Treatment of Bell's Palsy
All adults and adolescents ≥16 years with Bell's palsy should receive oral corticosteroids within 72 hours of symptom onset—this is the only treatment with strong evidence for improving facial nerve recovery and reducing long-term disability. 1
Core Treatment Algorithm
First-Line: Oral Corticosteroids (MANDATORY)

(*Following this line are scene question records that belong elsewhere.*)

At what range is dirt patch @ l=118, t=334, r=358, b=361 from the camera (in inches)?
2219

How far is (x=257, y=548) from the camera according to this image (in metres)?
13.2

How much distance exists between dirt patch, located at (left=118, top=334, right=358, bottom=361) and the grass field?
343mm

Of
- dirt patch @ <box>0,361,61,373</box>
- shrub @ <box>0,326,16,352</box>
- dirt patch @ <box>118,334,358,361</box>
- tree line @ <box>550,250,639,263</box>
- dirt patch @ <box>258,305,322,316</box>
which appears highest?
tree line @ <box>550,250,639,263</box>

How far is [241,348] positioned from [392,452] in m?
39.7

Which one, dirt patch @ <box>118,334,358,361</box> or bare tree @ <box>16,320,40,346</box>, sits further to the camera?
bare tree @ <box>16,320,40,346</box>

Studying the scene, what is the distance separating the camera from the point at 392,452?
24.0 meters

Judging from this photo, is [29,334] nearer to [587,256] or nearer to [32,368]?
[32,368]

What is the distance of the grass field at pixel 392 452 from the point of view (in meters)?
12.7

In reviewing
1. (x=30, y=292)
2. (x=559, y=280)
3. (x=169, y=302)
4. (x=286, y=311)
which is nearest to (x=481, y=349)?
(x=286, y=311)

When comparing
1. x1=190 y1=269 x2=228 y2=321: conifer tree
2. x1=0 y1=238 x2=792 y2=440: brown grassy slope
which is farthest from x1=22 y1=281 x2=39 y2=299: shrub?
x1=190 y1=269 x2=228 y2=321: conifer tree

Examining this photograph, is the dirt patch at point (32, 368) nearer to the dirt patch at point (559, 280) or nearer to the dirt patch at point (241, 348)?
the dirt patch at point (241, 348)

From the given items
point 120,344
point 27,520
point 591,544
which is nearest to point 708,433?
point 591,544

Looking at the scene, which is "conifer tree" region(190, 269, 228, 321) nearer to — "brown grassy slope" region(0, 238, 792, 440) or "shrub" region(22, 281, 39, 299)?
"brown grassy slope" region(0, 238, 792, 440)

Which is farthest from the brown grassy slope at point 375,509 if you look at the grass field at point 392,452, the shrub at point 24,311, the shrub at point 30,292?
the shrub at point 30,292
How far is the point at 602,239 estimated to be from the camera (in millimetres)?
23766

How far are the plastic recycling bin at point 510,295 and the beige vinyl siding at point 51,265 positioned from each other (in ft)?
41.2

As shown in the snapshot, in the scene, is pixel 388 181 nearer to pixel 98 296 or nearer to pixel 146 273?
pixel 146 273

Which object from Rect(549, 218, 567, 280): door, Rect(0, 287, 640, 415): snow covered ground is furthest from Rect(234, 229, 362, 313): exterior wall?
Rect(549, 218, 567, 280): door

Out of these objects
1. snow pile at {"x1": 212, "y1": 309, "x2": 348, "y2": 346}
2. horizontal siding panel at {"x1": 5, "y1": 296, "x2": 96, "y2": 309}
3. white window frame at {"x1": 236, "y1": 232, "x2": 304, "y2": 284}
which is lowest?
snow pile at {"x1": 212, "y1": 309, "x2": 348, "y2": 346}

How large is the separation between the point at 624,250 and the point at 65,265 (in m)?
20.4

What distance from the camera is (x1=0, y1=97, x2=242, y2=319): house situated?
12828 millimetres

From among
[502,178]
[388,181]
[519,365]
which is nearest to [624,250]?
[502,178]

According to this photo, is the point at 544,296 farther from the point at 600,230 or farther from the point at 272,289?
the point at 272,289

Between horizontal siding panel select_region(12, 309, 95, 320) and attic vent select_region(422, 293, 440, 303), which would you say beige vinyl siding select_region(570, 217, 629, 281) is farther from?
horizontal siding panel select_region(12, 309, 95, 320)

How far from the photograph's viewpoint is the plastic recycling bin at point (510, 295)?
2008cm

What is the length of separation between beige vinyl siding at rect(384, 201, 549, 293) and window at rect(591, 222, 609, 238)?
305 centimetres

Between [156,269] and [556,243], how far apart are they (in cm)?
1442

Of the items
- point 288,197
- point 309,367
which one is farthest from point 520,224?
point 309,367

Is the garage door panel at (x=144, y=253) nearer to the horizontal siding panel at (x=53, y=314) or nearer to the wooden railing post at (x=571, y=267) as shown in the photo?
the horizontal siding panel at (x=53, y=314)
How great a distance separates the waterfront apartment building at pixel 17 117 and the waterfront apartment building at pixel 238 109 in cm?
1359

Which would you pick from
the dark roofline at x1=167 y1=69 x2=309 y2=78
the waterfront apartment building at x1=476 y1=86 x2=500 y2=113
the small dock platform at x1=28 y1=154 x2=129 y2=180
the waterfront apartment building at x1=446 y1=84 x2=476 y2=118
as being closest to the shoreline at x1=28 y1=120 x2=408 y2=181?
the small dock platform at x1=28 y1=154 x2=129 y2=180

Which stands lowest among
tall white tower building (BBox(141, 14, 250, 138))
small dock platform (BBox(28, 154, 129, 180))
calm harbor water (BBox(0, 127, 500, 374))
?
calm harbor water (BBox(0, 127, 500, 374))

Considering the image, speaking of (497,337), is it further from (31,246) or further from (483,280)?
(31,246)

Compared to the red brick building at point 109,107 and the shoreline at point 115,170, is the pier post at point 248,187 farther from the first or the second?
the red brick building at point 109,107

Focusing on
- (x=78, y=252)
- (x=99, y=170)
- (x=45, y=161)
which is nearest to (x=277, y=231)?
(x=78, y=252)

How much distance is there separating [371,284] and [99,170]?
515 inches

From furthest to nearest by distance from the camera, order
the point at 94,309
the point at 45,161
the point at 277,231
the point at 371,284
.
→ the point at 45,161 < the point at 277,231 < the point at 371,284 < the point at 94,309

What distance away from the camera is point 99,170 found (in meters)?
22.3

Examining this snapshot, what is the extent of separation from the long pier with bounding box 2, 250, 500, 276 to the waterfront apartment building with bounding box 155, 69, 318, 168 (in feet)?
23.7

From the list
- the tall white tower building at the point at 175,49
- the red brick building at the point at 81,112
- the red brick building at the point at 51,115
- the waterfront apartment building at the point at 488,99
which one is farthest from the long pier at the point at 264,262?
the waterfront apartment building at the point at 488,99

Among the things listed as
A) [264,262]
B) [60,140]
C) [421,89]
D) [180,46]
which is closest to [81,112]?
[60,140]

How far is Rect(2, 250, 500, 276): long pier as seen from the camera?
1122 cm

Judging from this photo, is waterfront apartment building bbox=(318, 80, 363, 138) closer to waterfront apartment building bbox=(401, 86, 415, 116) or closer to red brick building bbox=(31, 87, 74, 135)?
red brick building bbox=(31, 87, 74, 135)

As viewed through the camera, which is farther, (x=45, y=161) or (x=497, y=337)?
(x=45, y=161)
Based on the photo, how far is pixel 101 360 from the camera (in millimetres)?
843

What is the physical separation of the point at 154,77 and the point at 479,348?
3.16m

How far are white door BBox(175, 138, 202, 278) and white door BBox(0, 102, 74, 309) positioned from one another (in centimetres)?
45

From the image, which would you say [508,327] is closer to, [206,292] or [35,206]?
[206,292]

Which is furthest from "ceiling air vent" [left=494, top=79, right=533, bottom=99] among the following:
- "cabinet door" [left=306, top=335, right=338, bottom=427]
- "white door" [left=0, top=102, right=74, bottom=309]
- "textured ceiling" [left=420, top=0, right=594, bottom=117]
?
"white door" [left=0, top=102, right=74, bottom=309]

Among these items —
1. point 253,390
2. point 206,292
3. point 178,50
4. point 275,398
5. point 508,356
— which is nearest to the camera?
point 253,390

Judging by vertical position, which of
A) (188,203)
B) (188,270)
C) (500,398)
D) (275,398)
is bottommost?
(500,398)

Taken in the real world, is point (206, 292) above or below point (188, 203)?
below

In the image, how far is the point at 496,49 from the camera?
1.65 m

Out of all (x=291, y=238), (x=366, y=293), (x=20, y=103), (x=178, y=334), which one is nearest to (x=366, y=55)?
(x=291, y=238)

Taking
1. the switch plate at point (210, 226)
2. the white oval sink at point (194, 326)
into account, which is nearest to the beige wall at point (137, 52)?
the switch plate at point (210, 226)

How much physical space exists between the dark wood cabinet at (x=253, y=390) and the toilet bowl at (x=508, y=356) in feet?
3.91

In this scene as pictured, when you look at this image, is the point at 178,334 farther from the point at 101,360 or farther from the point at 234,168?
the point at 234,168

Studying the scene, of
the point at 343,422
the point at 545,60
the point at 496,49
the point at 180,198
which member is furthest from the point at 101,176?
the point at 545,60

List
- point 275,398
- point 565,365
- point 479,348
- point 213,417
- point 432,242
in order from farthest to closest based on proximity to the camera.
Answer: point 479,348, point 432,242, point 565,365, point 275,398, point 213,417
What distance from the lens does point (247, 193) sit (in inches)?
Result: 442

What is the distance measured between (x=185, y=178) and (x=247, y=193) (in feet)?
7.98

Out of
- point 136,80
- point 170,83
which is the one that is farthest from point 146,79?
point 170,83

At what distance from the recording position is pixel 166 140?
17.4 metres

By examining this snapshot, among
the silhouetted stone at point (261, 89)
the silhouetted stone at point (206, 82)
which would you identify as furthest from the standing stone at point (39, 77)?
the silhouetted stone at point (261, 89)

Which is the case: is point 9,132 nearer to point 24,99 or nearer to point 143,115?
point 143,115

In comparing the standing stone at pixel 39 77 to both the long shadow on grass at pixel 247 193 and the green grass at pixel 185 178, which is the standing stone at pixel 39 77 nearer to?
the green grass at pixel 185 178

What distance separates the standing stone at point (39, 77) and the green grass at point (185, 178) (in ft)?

- Initiate within 72 hours of symptom onset for patients ≥16 years old
- Dosing regimens (both supported by high-quality RCTs):
- Prednisolone 50-60 mg daily for 5 days, then taper over 5 days, OR
- Prednisolone 25 mg twice daily for 10 days 1
- Evidence: Two large RCTs (551 and 829 patients) showed 83-94.4% recovery with steroids vs 63.6-81.6% with placebo at 3-9 months 1
- Benefit after 72 hours: Less clear, but may still be considered 1
Second-Line: Consider Adding Antivirals
- May offer oral antivirals in addition to (never instead of) steroids within 72 hours 1
- Dosing options:
- Valacyclovir 1g three times daily for 7 days, OR
- Acyclovir 400mg five times daily for 10 days 2
- Rationale: Some smaller trials suggest combination therapy may reduce synkinesis rates (96.5% vs 89.7% full recovery) 1, though evidence is mixed
- Critical caveat: Antivirals alone are ineffective and should never be prescribed as monotherapy 1
Essential Eye Protection (MANDATORY)
- Implement immediately for all patients with impaired eye closure 1
- Prevents corneal injury from exposure keratopathy
- Use artificial tears during day, lubricating ointment at night, eye taping/patching if needed
Pediatric Considerations
- Children have better spontaneous recovery (up to 90%) than adults 2
- No controlled trials support steroid use in children 1
- May consider oral steroids in pediatric patients given similar disease mechanism and favorable benefit-harm ratio, but involve caregivers heavily in decision-making 1
What NOT to Do
- Do NOT obtain routine laboratory testing 1
- Do NOT perform routine diagnostic imaging at initial presentation 1
- Do NOT perform electrodiagnostic testing in incomplete facial paralysis 1
- Do NOT recommend acupuncture, physical therapy, or surgical decompression (insufficient evidence) 1, 3, 4
When to Reassess or Refer
Refer to facial nerve specialist if: 1
- New or worsening neurologic findings at any point
- Ocular symptoms developing at any point
- Incomplete facial recovery at 3 months after onset
Imaging Indications (NOT routine)
Order MRI with gadolinium of entire facial nerve course (including IAC) if: 1, 3
- Atypical features: bilateral palsy, isolated branch involvement, other cranial nerve involvement
- History of trauma or tumor
- No recovery after 3 months
- Worsening paralysis
Common Pitfalls to Avoid
- Missing the 72-hour window: Steroids are most effective when started early—don't delay
- Prescribing antivirals alone: This is ineffective and wastes the critical treatment window 1
- Forgetting eye protection: Corneal injury can cause permanent vision loss
- Over-investigating initially: Bell's palsy is a clinical diagnosis of exclusion; routine labs and imaging add cost without benefit 1
- Assuming all facial weakness is Bell's palsy: Rule out stroke (forehead sparing), Lyme disease, Ramsay Hunt syndrome (vesicles), tumors, and other causes through history and examination 1
Emerging Evidence
Recent meta-analysis suggests high-dose corticosteroids (≥80mg) may be superior to standard doses (40-60mg) with OR 0.17 for nonrecovery at 6 months, though studies had serious risk of bias 5. Japanese guidelines (2023) also strongly recommend systemic standard-dose corticosteroids as the only treatment with robust evidence 6.